# SOURCE DATA
-=-=-

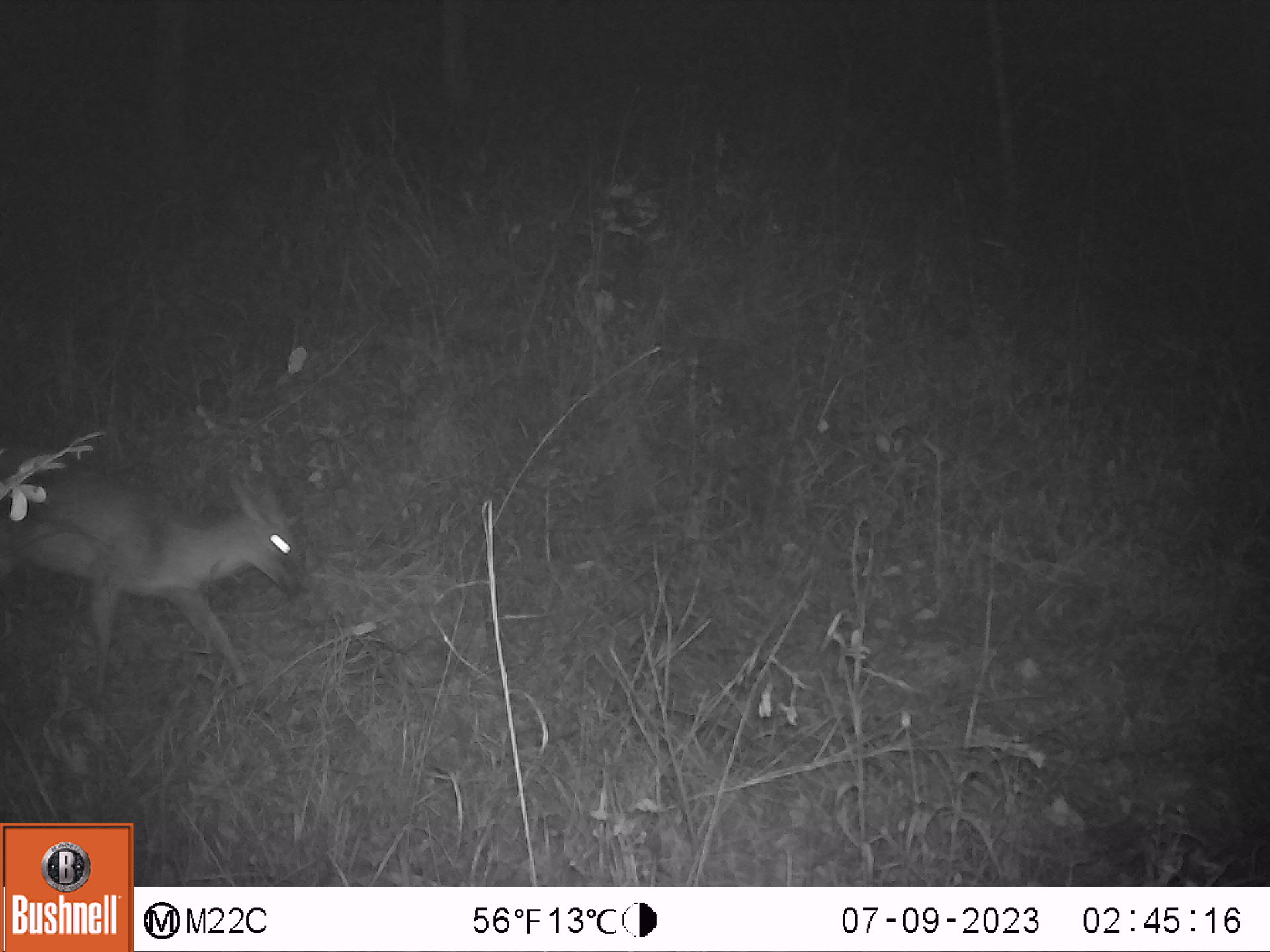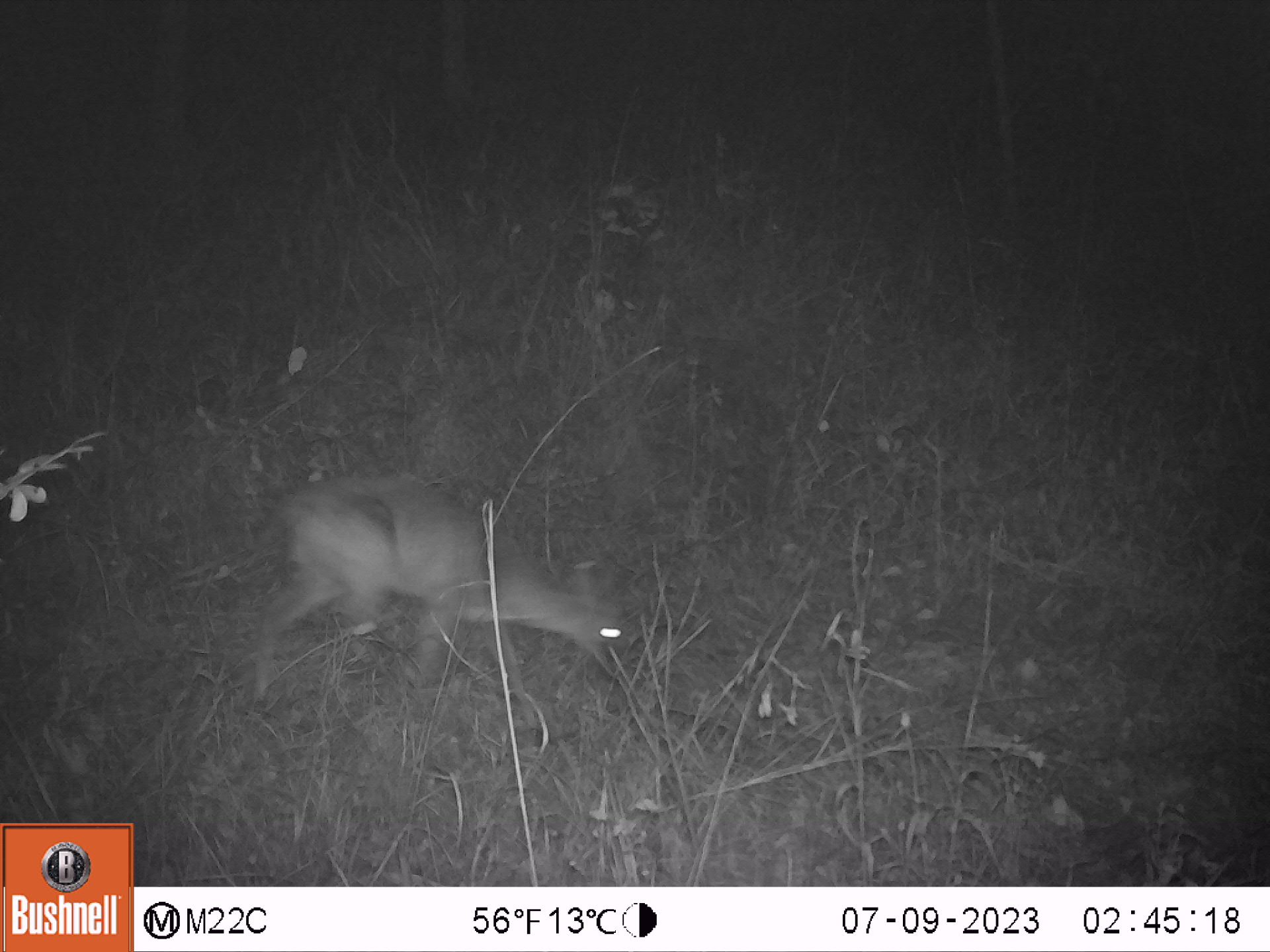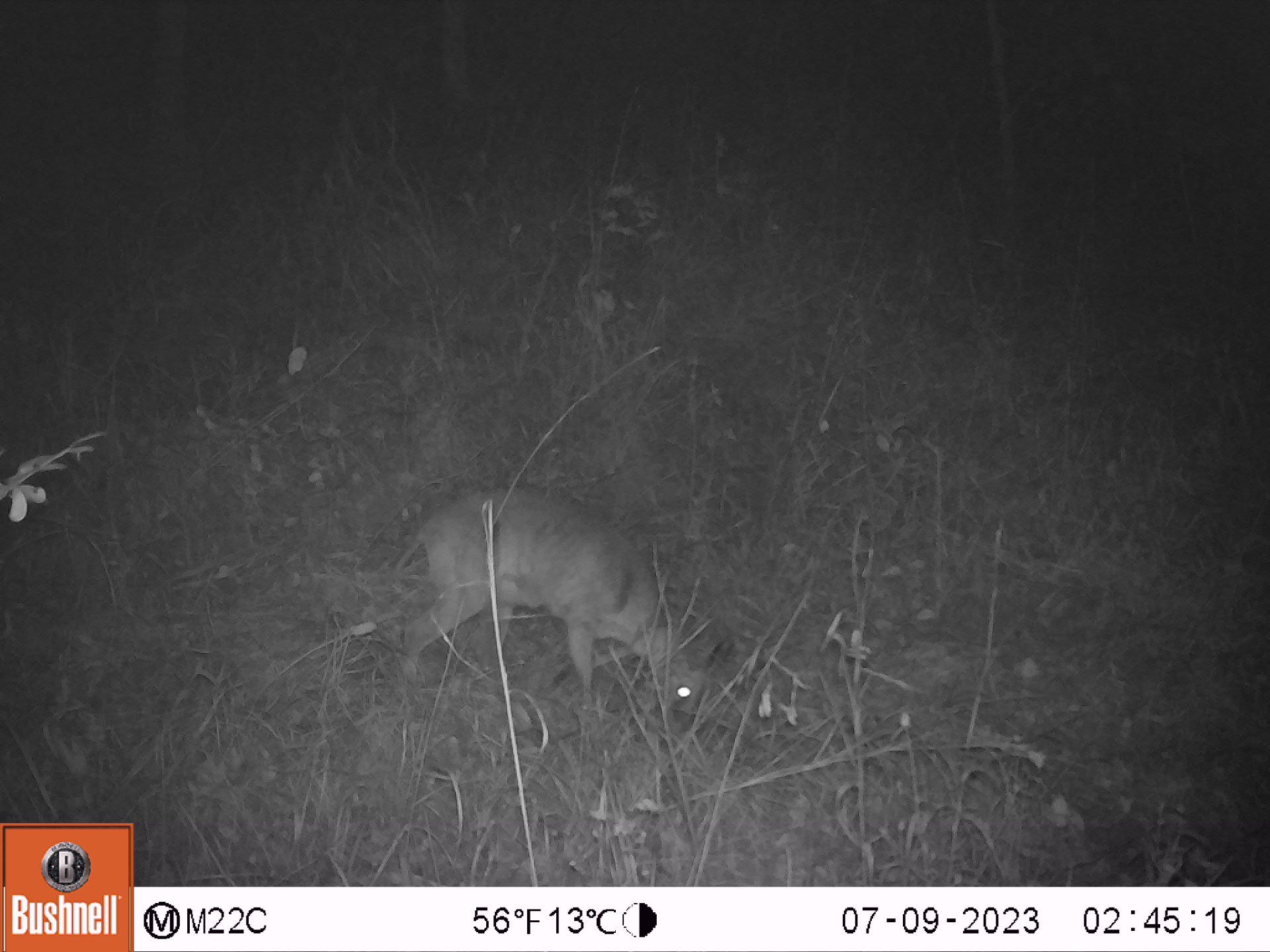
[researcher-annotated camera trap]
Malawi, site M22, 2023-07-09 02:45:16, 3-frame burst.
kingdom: Animalia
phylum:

-=-=-

# WHAT IS BEING ASKED
Reproduce, word for word, everything in the listing above except the pictures.

# EXERCISE SOLUTION
[researcher-annotated camera trap]
Malawi, site M22, 2023-07-09 02:45:16, 3-frame burst.
kingdom: Animalia
phylum:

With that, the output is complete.